* [Activity] Transcribe only what runs from the line containing "mozart biography deutsch" through the final line below, exactly, and leave every picture out.

=== Given records ===

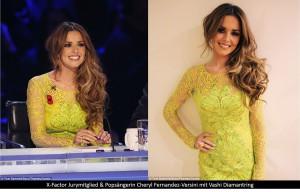 Cheryl-X-Factor (3)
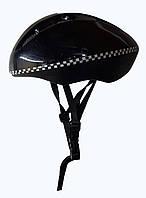 Велосипедный шлем, черный. Police Великобритании, оригинал.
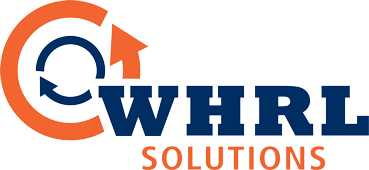 WHRL Solutions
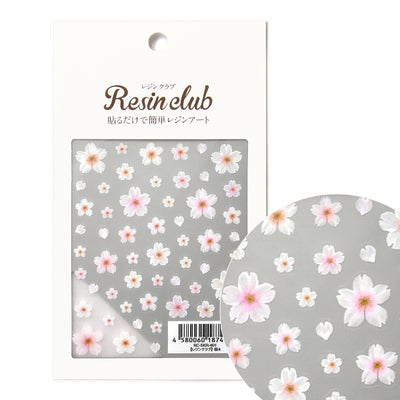 Resin Club Stickers - Yoshino Sakura Blossom - Made in Japan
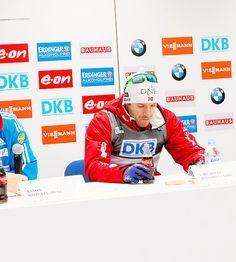 EMIL HEGLE SVENDSEN || SUPERSVENDSEN : Photo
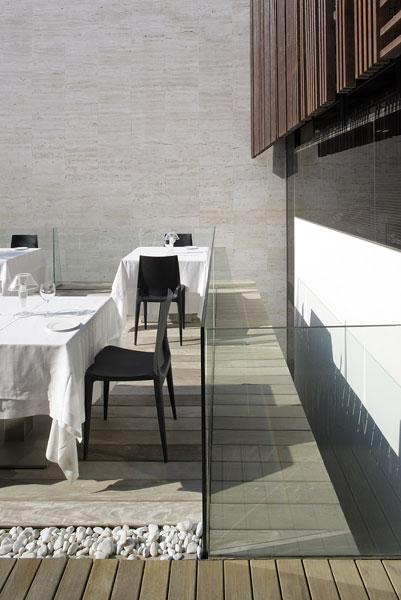 09_RestauranteLolita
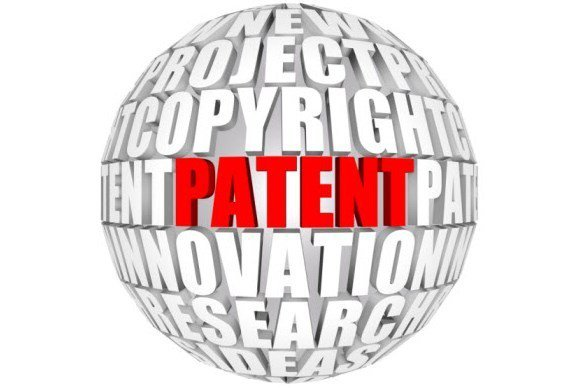 How to Fight with an Amazon patent infringement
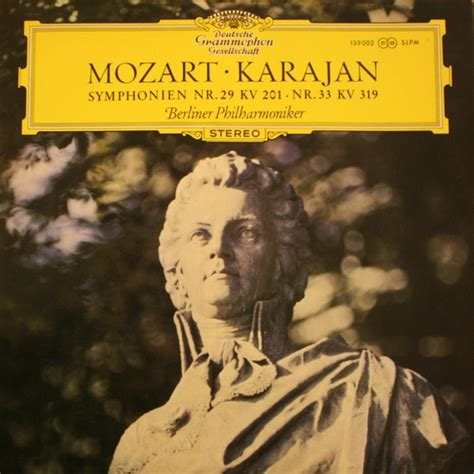 mozart biography deutsch herbert von karajan vinyl record albums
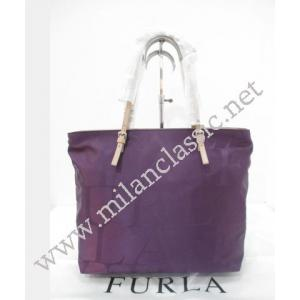 NEW - Furla Nylon With Zip Shopping Tote (Purple Color)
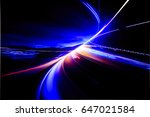 abstract light background | Shutterstock . vector #647021584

===

* [Answer area]
 mozart biography deutsch herbert von karajan vinyl record albums
 NEW - Furla Nylon With Zip Shopping Tote (Purple Color)
 abstract light background | Shutterstock . vector #647021584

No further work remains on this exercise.